Modifies tag of a group in the collection.

Parameters

name (str) – Name of group to modify.
tag (str) – New tag for the group.

Return type

None

Returns

Raises

AttributeError – If name is not a group in the collection.

Example

>>> from araucaria import Collection, Group
>>> collection = Collection()
>>> g1   = Group(**{'name': 'group1'})
>>> g2   = Group(**{'name': 'group2'})
>>> tags = ('scan', 'ref')
>>> for i, group in enumerate([g1, g2]):
...     collection.add_group(group, tag=tags[i])
>>> collection.retag('group1', 'ref')
>>> for key, value in collection.tags.items():
...     print(key, value)
ref ['group1', 'group2']

summary(taglist=['all'], regex=None, optional=None)[source]¶

Returns a summary report of groups in a collection.

Parameters

taglist (List[str]) – List with keys to filter groups in the collection based on the tags attribute. The default is [‘all’].
regex (Optional[str]) – Search string to filter results by group name. See Notes for details. The default is None.
optional (Optional[list]) – List with optional parameters. See Notes for details. The default is None.

Return type

Report

Returns

Report for datasets in the HDF5 file.

Raises

ValueError – If any item in taglist is not a key of the tags attribute.

Notes

Summary data includes the following:

Group index.
Group name.
Group tag.
Measurement mode.
Numbers of scans.
Merged scans, if optional=['merged_scans'].
Optional parameters if they exist as attributes in the group.
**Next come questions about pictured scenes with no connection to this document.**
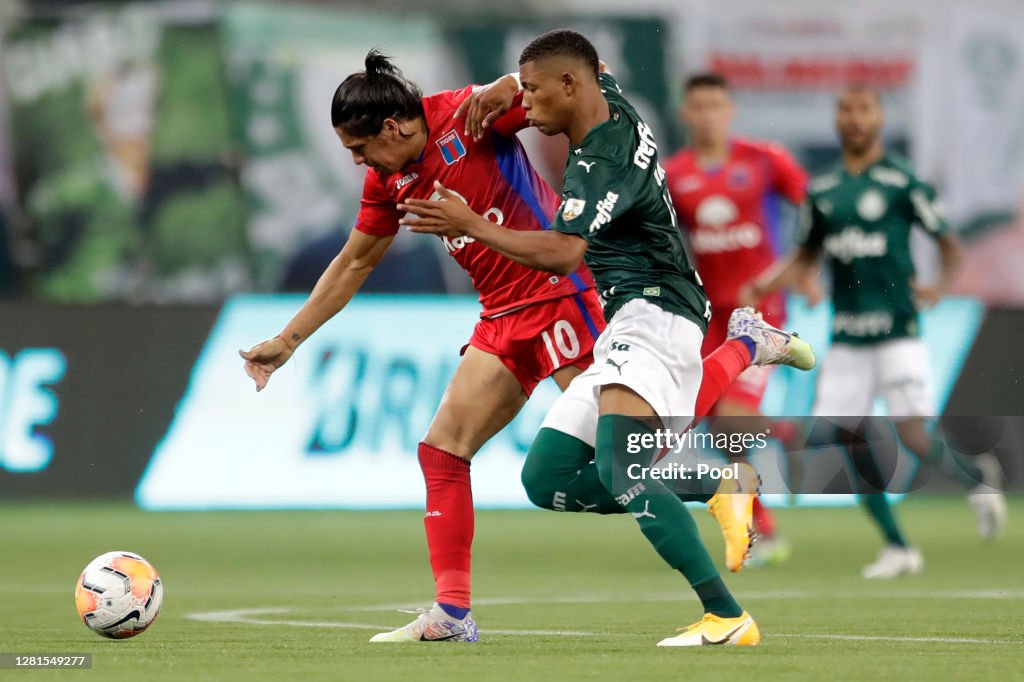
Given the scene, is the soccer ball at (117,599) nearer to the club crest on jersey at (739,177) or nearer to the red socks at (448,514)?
the red socks at (448,514)

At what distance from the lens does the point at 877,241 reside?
414 inches

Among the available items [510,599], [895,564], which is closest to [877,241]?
[895,564]

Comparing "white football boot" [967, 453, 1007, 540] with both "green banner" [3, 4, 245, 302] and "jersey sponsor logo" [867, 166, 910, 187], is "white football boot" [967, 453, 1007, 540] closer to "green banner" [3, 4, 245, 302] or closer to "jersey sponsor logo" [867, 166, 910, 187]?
"jersey sponsor logo" [867, 166, 910, 187]

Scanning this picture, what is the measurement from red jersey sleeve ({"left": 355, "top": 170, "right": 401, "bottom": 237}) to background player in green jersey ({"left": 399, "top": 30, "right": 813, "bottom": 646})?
822mm

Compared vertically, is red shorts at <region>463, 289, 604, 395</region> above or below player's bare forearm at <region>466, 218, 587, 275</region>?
below

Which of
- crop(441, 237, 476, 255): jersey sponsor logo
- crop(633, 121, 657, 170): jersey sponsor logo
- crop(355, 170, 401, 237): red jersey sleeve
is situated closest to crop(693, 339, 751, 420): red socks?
crop(633, 121, 657, 170): jersey sponsor logo

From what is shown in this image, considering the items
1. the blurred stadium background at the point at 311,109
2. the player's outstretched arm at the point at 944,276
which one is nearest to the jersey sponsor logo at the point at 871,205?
the player's outstretched arm at the point at 944,276

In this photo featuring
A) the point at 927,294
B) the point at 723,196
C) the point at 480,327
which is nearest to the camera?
the point at 480,327

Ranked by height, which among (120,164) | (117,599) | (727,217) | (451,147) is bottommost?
(117,599)

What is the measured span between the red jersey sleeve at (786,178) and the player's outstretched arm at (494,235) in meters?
5.53

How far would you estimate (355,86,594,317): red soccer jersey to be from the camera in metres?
6.82

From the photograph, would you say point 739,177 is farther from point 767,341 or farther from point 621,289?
point 621,289

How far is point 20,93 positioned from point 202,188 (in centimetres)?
194

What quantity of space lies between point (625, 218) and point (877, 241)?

A regex value can be used to filter group names based on a regular expression (reges). For valid regex syntax, please check the documentation of the module re.

The number of scans and names of merged files are retrieved from the merged_scans attribute of collection.

Optional parameters will be retrieved from the groups as attributes. Currently only str, float or int will be retrieved. Otherswise an empty character will be printed in the report.